Required work:
**1)** Answer these about the replay-capture guide, one answer per line marked (a), (b), (c) to match:
(a) What kind of GameObject should ReplayCapture be attached to?
(b) In what format does the Scene Graph Annotation Recorder produce its output?
(c) Which file does the README say to replay with Recorder Window's "Load Input"?
**2)** Extend the replay-capture guide, picking up right after its final line.

Extract:
=== Section Start ===
Attach ReplayCapture to a scene-persistent GameObject (a [DontDestroyOnLoad] controller); call StartCapture("mission_board_opened") at input-checkpoint boundaries the same way the Godot recipe does.

Step 3 - The Scene Graph Annotation Recorder's role

The Scene Graph Annotation Recorder exports the active transform hierarchy plus each component's serialized fields (numeric values, references to other GameObjects by stable ID, layer mask, tag) at recording start and at every annotation breakpoint you define. The output is a JSON document the reviewer can diff against a known-good build's scene graph.

The 2024 Recorder gave reviewers a video; the 2026 Recorder gives reviewers a video plus a JSON document the reviewer can diff. The diff is what lets a cert reviewer say "the broken state has missing MissionBoardController.activeMission reference; check that field" instead of "the game is stuck somewhere."

Step 4 - Ship the reviewer README

In release-evidence/replays/README.md:

# Replay Reproduction

1. Confirm `revision-id.txt` matches your local build's revision ID.
2. Open the build with Unity Editor attached (Profiler attached for visibility).
3. Use Recorder Window's "Load Input" to replay `input.json`.
=== Section End ===
Source material:
=== Section Start ===
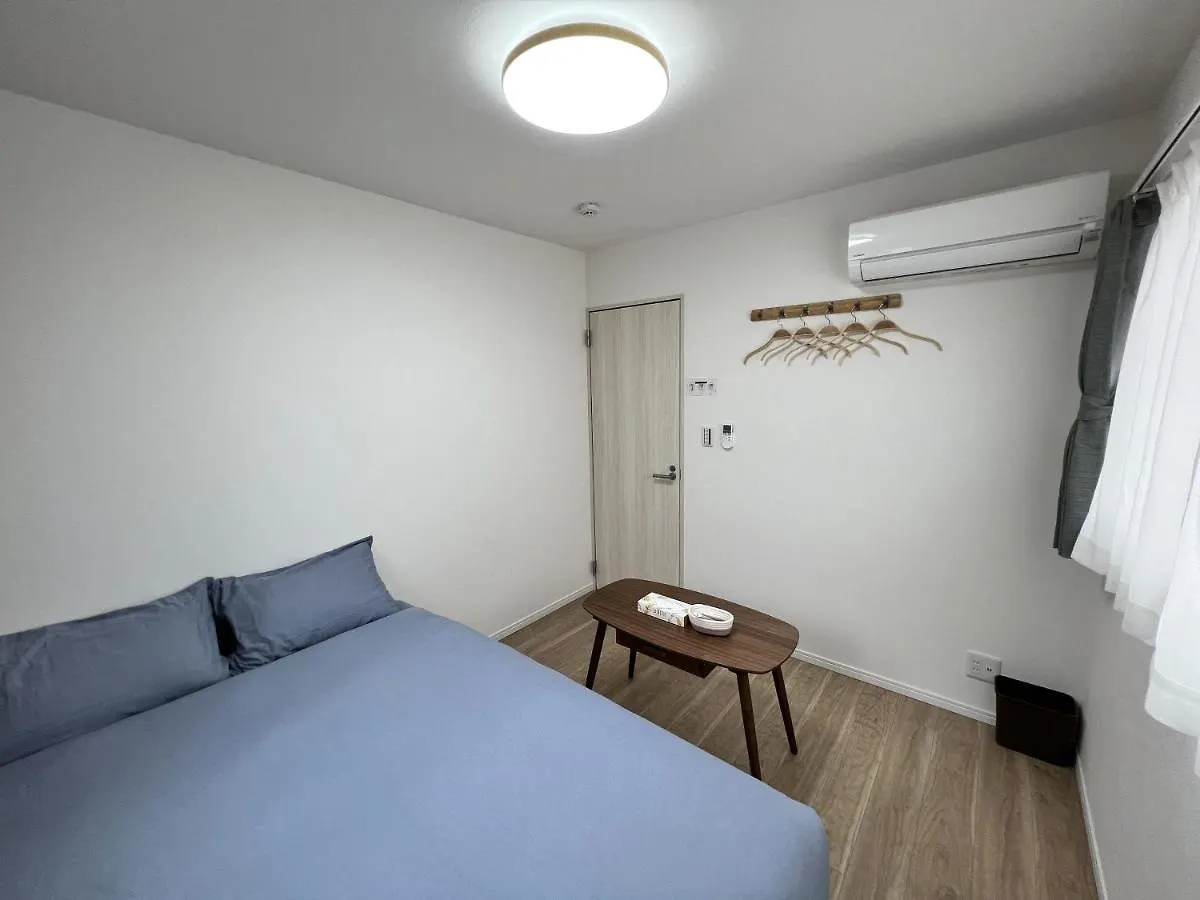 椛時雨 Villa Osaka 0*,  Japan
=== Section End ===
Answers for the exercise:
**1)**
(a) A scene-persistent GameObject (a [DontDestroyOnLoad] controller).
(b) A JSON document.
(c) `input.json`.

**2)**
4. Compare `scene-graph.json` to a known-good scene graph using `scripts/diff-scene-graph.sh`.
5. The soft-lock reproduces and the scene-graph diff isolates the broken field.

Same shape as the Godot README; same reviewer ergonomics.

Step 5 - The diff-scene-graph script

Ship a 20-line shell script at scripts/diff-scene-graph.sh:

#!/usr/bin/env bash
# Diff two scene graph JSON exports; print fields that differ.
set -e
KNOWN_GOOD="$1"
BROKEN="$2"
jq -S . "$KNOWN_GOOD" > /tmp/known-good.sorted.json
jq -S . "$BROKEN" > /tmp/broken.sorted.json
diff /tmp/known-good.sorted.json /tmp/broken.sorted.json

This script makes the scene-graph diff a one-line operation for the reviewer. Cert reviewers in 2026 reward this kind of tooling - it materially shortens their time-per-bug.

Five Failure Modes That Bite Indie Teams

The recipes above are deliberately small. Five specific failure modes still bite indie teams that try to extend or roll their own without naming the patterns:

Failure Mode 1 - Missing or stale revision ID embedding

A capture without an embedded revision ID is reviewer-hostile - the reviewer has no way to know which build produced it. A capture with a stale revision ID (from a previous build, not the current one) is worse - the reviewer thinks they have a repro and then cannot reproduce against the current build.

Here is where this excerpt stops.